Go through the entries below and copy each line that holds the word "States".
─── Listed entries ───
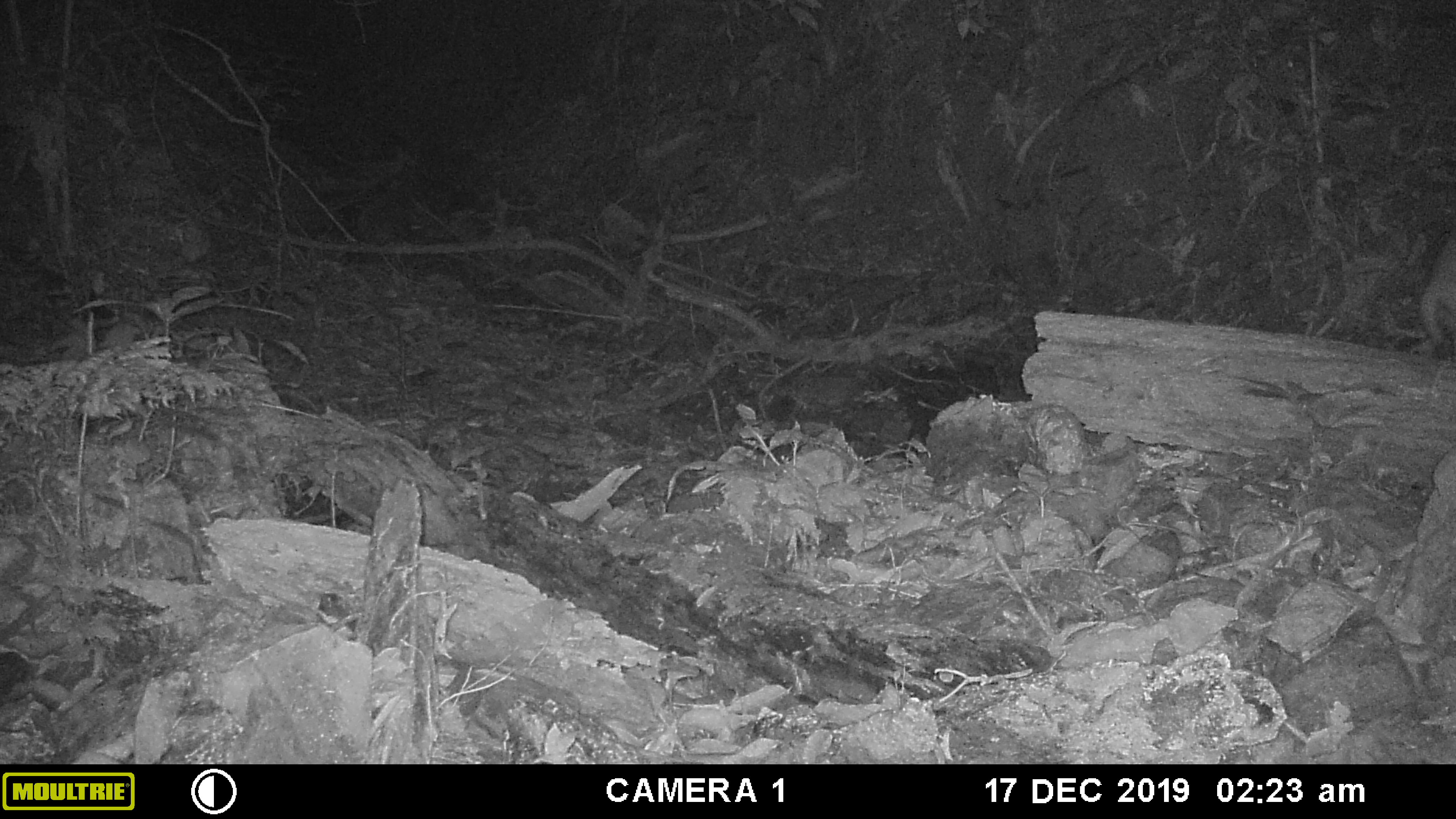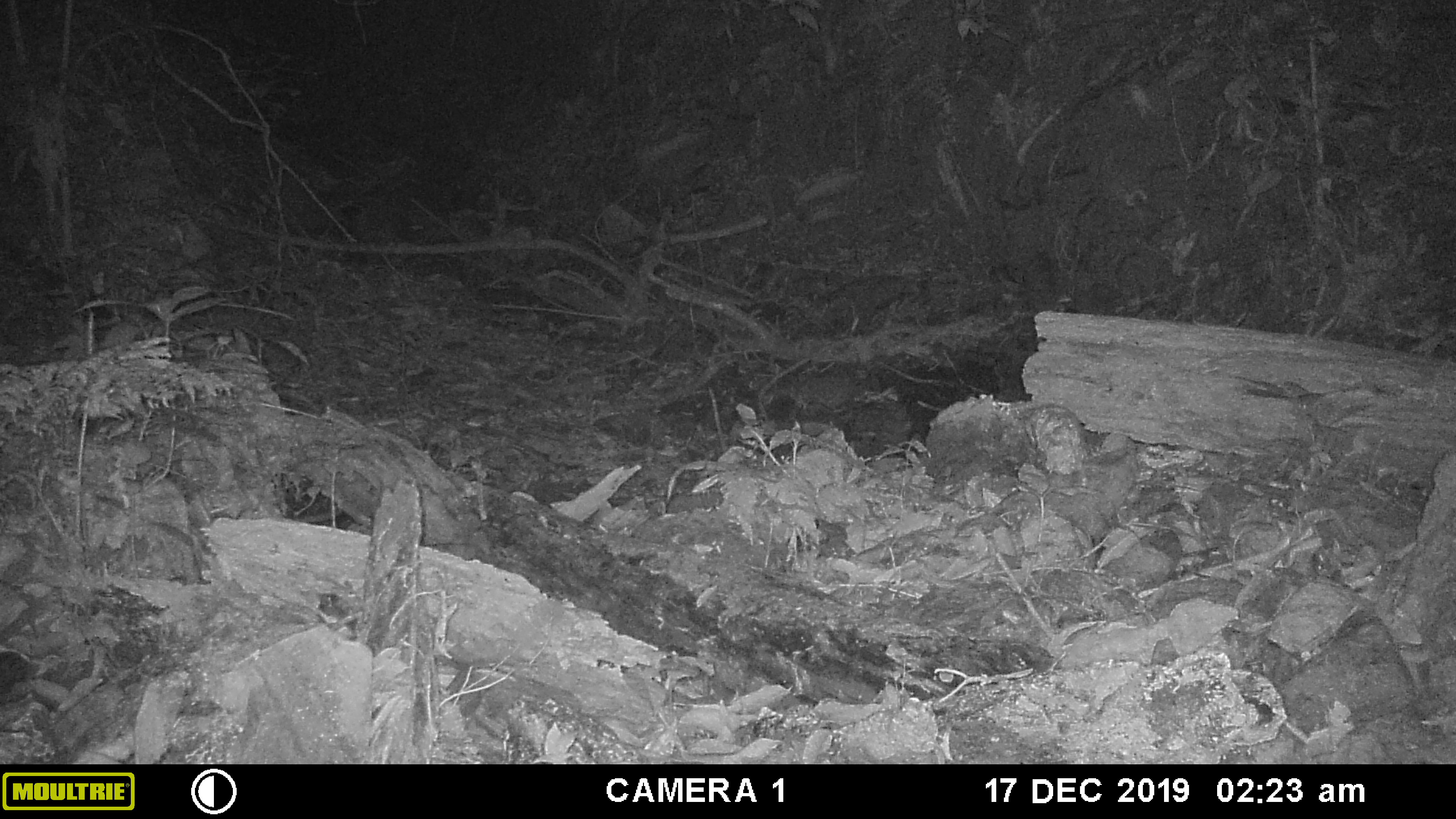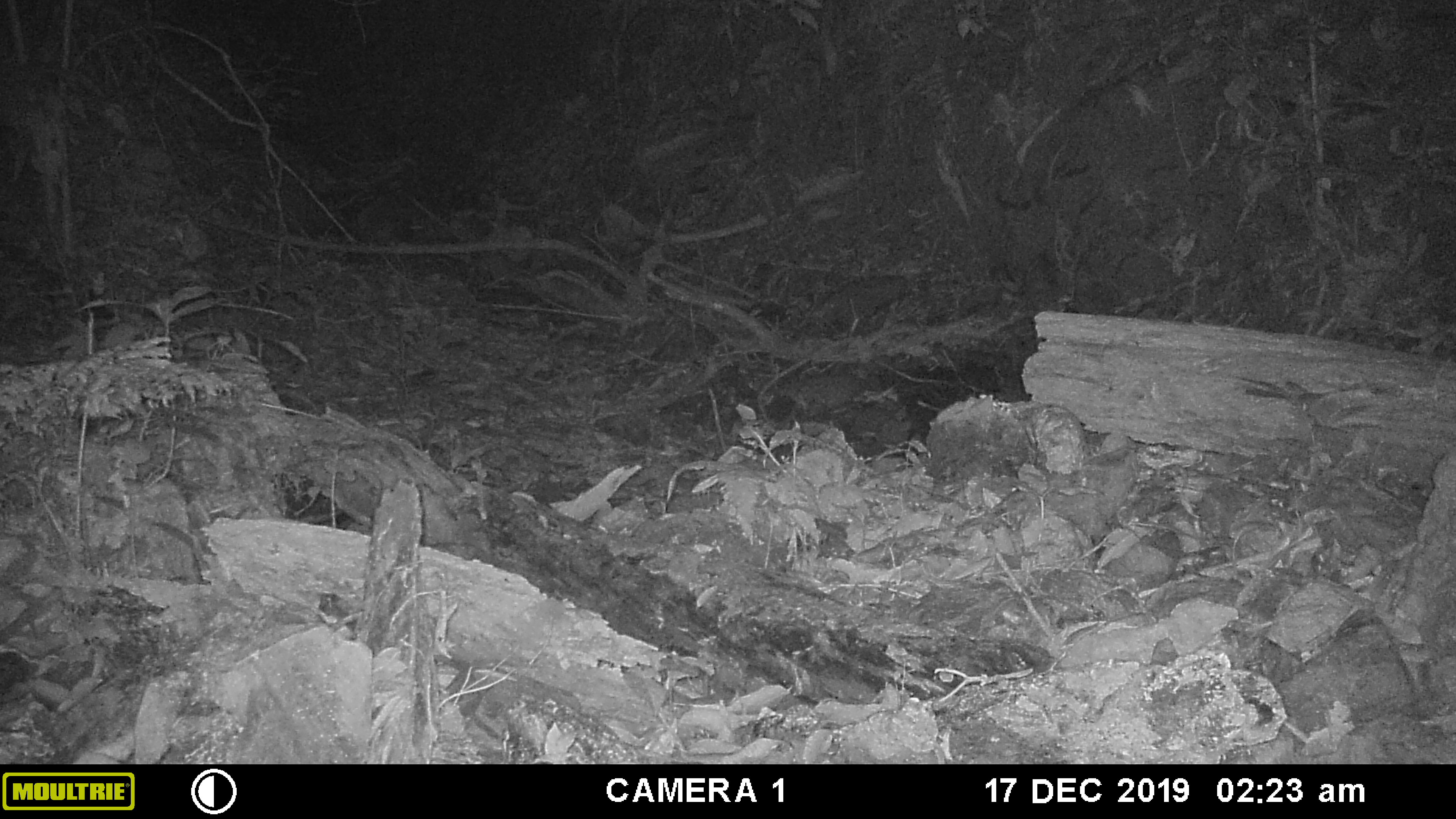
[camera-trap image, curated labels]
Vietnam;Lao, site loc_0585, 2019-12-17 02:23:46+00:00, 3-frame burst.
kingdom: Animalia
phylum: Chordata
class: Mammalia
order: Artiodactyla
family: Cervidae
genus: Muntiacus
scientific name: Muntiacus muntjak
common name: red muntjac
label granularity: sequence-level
───
─── Listed entries ───
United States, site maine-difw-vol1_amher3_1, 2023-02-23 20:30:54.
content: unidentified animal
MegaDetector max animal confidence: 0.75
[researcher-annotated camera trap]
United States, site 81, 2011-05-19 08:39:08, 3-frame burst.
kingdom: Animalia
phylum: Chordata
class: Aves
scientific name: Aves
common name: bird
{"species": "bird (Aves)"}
───
**Written answer**.
United States, site maine-difw-vol1_amher3_1, 2023-02-23 20:30:54.
United States, site 81, 2011-05-19 08:39:08, 3-frame burst.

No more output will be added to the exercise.